#### [YOUR ASSIGNMENT]
Answer these about the post on current account deficits in Europe:
1. Whose autobiography does the post call enlightening?
2. In what year and at what place did the British economist make his argument?
3. In the quoted passage, what kind of exchange rate system makes trade imbalances next to impossible to resolve?

#### [SELECTED EXTRACT]
§ §

Home > Uncategorized > Current account deficits in Europe (5 charts)

Current account deficits in Europe (5 charts)

from Merijn Knibbe


It’s enlightening to read the autobiography of Alan Greenspan. In it, he argues that, by and large, increases in private debt and deficits on current accounts do not matter as (financial) markets and (financial) innovation will take care of it. In this post, I showed that the ECB shared (shares?) such a vision. Does every able minded economist agree with this? No. It turns out that, according to a recent find, back in 1944 a British economist by the name of J.M.K. argued, in a little place called Bretton Woods,

“that imbalances in trade are next to impossible to resolve in a fixed exchange rate system without surplus countries accepting that they have as much of an obligation to do something about them as the offending deficit countries.”

§ §

#### [DATASET EXCERPT]
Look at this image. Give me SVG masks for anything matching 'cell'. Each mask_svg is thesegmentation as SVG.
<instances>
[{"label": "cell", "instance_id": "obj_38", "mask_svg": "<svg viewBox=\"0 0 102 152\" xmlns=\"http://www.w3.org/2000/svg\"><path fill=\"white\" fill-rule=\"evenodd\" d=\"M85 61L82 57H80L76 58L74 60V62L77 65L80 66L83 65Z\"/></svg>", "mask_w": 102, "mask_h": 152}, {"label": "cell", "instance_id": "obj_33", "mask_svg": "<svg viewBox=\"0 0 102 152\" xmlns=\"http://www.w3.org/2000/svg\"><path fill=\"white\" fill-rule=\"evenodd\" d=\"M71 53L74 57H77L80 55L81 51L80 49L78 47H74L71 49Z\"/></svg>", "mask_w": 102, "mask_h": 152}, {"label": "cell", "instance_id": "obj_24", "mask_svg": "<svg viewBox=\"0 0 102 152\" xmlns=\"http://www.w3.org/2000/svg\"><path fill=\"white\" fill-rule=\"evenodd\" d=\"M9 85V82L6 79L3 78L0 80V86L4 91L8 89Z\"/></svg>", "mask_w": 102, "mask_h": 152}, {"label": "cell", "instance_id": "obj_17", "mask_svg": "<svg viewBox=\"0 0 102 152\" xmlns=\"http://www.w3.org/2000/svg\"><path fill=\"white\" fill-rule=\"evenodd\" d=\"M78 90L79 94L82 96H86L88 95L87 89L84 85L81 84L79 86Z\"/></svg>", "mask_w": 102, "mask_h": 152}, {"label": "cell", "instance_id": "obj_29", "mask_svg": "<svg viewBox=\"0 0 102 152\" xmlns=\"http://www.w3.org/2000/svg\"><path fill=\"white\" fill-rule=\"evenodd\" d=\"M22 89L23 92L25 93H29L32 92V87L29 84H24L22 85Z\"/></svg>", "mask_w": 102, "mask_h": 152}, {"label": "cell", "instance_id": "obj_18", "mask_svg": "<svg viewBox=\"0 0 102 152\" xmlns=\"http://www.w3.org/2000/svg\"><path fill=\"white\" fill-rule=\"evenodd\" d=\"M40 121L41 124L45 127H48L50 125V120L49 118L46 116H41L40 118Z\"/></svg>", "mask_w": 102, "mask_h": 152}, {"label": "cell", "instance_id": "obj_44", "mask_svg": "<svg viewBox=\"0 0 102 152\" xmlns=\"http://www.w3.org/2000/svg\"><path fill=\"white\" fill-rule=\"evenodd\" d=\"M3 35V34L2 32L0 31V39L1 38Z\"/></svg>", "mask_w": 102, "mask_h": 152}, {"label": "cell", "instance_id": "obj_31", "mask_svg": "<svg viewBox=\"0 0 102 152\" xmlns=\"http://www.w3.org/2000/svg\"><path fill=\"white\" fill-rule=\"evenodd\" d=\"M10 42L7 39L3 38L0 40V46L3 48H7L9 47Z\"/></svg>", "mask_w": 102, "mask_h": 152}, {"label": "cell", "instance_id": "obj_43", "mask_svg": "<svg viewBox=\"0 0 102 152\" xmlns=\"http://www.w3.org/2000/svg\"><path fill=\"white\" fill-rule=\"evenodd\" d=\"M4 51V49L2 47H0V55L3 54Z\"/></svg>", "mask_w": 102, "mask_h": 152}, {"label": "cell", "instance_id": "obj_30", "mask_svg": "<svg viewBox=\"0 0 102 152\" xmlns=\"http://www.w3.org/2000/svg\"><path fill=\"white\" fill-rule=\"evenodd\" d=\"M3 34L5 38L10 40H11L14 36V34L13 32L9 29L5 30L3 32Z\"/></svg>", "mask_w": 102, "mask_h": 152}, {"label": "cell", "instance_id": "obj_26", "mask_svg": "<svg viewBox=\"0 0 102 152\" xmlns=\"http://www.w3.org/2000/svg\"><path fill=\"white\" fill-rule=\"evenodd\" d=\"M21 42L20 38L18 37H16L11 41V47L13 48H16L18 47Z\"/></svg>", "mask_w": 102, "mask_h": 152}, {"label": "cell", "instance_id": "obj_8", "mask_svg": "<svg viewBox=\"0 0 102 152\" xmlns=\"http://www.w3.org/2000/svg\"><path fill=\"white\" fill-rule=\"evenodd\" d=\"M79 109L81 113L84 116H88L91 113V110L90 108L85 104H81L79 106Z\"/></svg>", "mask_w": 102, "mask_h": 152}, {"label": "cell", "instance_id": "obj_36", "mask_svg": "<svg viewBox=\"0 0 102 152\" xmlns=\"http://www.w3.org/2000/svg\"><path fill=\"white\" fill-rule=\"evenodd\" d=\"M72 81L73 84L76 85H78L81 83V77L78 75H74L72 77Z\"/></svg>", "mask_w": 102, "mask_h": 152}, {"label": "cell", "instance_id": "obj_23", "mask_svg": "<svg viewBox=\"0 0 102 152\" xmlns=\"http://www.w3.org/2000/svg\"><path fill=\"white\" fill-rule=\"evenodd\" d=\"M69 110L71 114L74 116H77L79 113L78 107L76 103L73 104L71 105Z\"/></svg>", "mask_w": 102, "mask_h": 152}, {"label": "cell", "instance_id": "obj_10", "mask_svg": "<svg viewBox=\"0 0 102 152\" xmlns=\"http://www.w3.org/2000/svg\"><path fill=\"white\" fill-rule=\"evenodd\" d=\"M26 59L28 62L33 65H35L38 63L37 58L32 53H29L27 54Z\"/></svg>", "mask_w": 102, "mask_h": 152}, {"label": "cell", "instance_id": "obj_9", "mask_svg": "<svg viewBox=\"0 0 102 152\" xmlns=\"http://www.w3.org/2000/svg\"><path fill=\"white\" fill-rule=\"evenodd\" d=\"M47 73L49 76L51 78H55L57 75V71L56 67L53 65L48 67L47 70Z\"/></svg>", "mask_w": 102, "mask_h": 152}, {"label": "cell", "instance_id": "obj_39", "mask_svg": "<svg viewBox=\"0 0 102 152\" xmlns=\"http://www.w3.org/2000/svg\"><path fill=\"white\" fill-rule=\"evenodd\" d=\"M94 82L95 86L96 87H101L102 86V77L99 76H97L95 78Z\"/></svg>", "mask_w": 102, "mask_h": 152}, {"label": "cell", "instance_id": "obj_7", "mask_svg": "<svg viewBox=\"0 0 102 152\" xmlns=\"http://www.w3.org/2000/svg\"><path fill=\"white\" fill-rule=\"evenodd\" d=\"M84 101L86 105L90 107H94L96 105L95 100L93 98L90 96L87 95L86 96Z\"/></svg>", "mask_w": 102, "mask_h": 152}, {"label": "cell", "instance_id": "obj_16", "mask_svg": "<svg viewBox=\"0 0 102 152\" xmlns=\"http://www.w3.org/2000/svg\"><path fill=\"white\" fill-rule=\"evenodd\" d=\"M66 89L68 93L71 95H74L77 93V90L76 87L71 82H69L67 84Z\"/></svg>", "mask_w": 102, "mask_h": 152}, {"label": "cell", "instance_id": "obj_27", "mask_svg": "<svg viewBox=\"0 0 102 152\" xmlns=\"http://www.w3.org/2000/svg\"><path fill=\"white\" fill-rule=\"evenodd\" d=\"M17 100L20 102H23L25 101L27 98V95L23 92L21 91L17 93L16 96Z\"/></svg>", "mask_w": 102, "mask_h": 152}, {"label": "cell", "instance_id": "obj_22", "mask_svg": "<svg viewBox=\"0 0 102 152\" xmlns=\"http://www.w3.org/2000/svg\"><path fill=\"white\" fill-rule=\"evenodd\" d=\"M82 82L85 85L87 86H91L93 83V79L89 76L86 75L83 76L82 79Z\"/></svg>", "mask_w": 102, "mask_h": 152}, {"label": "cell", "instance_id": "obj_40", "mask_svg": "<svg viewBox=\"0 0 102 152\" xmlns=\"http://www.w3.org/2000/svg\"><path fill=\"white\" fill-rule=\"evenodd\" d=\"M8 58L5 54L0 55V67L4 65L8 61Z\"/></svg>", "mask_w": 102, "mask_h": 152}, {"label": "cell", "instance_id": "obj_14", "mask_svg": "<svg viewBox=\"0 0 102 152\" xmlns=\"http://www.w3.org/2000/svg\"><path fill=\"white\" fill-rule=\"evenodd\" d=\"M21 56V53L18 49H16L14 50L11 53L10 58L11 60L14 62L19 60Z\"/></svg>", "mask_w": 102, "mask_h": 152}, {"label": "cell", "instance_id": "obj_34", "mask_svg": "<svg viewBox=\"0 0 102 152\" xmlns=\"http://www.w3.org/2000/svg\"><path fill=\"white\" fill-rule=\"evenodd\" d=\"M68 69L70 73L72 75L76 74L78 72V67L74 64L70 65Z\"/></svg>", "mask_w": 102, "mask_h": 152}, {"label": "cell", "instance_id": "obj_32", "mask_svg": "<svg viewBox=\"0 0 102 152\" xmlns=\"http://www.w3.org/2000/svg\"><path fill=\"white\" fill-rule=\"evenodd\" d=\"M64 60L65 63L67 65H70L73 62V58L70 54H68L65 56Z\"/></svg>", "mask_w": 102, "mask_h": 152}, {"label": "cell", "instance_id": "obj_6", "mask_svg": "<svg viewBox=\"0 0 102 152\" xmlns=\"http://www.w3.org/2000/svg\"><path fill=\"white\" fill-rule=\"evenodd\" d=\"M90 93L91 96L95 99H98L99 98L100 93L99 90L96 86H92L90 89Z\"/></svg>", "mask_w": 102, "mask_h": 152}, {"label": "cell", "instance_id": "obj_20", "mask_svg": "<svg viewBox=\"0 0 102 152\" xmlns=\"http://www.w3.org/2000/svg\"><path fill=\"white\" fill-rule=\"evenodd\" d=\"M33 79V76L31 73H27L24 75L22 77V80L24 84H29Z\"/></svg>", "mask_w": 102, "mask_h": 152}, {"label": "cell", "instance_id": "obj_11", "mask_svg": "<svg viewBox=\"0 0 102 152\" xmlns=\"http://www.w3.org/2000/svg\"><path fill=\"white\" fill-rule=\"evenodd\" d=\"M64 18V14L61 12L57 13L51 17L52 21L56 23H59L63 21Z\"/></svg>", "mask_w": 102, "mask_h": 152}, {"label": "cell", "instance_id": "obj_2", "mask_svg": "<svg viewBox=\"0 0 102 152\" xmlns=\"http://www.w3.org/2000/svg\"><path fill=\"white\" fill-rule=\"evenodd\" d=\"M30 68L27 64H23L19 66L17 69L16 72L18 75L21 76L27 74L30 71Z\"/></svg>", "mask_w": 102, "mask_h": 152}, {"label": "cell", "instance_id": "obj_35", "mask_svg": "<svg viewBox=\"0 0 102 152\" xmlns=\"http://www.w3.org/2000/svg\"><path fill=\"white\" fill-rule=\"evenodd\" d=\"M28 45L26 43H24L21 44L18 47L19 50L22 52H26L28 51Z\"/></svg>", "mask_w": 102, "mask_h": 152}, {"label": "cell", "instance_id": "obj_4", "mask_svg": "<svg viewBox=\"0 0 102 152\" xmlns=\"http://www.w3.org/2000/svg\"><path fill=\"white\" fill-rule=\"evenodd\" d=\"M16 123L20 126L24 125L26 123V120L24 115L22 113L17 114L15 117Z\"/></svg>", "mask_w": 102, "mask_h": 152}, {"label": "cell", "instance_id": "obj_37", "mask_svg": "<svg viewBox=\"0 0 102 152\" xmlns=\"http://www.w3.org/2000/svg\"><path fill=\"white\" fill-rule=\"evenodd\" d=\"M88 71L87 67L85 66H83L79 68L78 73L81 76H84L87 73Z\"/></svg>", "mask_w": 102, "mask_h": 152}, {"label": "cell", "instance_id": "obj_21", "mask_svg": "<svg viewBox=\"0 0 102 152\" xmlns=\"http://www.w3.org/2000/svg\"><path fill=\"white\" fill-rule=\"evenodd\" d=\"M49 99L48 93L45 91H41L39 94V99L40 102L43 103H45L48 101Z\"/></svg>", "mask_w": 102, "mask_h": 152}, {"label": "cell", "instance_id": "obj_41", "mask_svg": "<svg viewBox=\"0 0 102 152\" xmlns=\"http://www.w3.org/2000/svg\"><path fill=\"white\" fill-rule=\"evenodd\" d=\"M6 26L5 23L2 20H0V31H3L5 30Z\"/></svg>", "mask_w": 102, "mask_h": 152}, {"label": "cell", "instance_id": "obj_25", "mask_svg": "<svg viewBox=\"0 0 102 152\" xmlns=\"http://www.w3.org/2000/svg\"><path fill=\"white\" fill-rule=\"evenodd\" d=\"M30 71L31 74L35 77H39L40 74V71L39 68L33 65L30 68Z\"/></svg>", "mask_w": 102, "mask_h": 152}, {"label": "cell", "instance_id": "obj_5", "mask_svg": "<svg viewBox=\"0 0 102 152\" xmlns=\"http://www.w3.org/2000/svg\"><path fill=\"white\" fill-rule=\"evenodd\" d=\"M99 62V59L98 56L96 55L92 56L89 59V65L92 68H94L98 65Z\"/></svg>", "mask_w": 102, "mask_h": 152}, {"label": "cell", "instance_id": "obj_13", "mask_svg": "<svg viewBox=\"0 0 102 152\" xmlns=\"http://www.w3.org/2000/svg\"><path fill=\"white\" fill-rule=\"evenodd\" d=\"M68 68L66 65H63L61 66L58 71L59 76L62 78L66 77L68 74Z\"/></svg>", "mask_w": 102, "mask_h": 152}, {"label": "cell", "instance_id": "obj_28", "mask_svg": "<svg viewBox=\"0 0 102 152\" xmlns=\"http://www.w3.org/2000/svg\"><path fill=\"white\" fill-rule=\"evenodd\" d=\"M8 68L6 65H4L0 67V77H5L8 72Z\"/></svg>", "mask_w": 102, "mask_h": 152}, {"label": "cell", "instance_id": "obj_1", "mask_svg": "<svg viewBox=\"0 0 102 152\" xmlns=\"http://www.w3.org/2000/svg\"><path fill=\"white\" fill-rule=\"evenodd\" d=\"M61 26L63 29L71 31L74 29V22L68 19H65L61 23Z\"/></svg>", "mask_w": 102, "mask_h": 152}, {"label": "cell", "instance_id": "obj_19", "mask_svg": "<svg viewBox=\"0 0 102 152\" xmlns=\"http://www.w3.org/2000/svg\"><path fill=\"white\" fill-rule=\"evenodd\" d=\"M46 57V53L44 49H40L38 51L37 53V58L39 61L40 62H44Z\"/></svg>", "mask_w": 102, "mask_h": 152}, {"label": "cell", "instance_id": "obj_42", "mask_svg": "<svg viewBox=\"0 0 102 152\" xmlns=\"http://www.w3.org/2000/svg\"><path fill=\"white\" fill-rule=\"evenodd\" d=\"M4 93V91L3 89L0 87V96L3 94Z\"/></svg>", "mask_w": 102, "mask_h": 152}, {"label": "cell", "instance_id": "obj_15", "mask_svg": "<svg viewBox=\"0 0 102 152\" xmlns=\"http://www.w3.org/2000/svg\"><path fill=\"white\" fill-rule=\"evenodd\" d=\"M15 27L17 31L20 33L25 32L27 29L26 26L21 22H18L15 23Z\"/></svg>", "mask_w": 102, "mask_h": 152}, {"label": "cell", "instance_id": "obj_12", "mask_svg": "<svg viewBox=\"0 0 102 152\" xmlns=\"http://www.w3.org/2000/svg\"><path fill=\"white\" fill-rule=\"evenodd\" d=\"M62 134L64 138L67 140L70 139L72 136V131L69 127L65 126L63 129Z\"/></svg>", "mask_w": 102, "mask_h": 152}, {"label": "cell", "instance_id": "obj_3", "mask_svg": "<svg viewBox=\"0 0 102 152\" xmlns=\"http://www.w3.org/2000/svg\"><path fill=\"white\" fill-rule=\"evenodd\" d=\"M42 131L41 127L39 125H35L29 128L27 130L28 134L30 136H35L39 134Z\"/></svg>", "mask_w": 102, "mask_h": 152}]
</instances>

§ §

#### [YOUR RESPONSE]
1. Alan Greenspan's.
2. In 1944, at Bretton Woods.
3. A fixed exchange rate system.